Grains are a major staple for the world?s population as they provide more than 51% of the world?s caloric intake. As the world population is projected to reach 9.8 billion by 2050, more food will have to be produced than ever before. Although considerable effort is directed at understanding how genes are regulated and transcribed into RNAs in the nucleus during grain development, very little is known about the cellular events that control the translation of these RNAs into protein in the cytoplasm. Previous efforts from this laboratory have demonstrated that grain RNAs are not immediately translated into protein when they exit the nucleus. Instead, they form large particles, which are transported along several different pathways to the cortical region, a site located underneath the plasma membrane that surrounds the cell. Studies supported by this grant will attempt to identify the mechanism by which these large RNA particles are formed and whether RNA species that code for proteins related by function are co-assembled into these particles. Results from these studies may lead to new insights into the mechanisms that control the utilization and conversion of sugars into starch and of amino acids into protein reserves and, thereby, aid in efforts to increase grain productivity and yields.

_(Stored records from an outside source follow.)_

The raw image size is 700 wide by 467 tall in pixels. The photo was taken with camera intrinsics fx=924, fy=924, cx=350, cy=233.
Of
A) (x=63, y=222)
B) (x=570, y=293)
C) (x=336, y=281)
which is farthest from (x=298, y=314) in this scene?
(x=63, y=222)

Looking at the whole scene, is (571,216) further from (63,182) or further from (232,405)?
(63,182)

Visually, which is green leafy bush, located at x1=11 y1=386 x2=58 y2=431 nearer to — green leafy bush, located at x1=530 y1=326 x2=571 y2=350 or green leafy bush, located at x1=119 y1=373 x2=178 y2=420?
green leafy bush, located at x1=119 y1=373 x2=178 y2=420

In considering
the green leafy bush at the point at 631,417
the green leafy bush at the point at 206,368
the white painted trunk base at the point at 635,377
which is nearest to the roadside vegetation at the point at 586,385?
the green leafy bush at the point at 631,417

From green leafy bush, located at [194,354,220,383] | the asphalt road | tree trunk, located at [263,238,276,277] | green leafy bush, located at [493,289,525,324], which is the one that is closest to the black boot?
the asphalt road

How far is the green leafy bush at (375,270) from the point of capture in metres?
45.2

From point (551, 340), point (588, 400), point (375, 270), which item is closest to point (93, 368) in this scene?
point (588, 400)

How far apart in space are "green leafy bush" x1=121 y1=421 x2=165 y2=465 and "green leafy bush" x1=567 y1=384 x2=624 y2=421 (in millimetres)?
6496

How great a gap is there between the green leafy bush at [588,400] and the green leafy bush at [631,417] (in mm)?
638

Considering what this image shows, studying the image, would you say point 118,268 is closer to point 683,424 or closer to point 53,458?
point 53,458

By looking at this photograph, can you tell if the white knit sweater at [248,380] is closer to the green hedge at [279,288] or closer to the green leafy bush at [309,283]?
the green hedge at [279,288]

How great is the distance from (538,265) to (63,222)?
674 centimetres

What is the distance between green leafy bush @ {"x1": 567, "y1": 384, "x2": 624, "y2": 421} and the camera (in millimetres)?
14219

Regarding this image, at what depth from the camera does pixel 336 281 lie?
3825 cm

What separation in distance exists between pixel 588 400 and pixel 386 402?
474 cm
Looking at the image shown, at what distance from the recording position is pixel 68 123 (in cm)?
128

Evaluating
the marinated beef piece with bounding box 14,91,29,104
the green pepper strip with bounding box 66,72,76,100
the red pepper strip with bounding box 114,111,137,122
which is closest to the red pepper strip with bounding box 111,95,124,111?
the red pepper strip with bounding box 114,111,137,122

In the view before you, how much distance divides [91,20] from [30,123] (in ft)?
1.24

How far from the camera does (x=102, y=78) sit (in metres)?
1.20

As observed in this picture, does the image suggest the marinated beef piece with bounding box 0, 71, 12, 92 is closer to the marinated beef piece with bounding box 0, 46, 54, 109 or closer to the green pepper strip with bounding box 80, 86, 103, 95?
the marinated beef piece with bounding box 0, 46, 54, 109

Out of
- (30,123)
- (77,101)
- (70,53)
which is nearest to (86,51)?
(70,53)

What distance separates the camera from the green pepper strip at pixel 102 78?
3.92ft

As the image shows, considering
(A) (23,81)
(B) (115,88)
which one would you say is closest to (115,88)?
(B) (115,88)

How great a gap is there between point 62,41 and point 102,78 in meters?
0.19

The transport and localization of mRNAs to discrete intracellular sites in plant cells and their subsequent translation or processing are dependent on multiple assemblies of RNA binding proteins (RBPs). These RBPs, which recognize specific cis-regulatory sequences on the RNA, play multiple post-transcriptional roles in the nucleus and cytoplasm. As nearly all RBPs work in concert with other RBPs and accessory proteins, a deeper understanding of how these RBP complexes are formed and the nature of their RNA targets is essential before their function in post-transcriptional processes can be appreciated. While many plant RBPs that mediate RNA localization and downstream processes have been identified, information on their organization into multi-RBP complexes is just beginning to emerge. By contrast, nothing is known on the RNA binding sites and the nature of the mRNAs bound by plant RBP complexes. While the technologies, seCLIP and RIPiT-Seq, are routinely used to identify the properties of RBPs from human cell lines, their utility in identifying the RNA targets of individual and interacting pairs of plant RBPs remains problematic. As a proof of concept, this project will establish the experimental protocols for routine identification of RNA targets by four RBPs that co-assemble into two distinct multiprotein complexes. Specifically, the project will define the RNA sequences bound by the four RBPs using seCLIP and the mRNA species bound by different combinations of RBPs using RIPiT-Seq. Results from this study may provide evidence that mRNAs related by function, cytological location, or cellular fate are bound by the same RBPs.
This award reflects NSF's statutory mission and has been deemed worthy of support through evaluation using the Foundation's intellectual merit and broader impacts review criteria.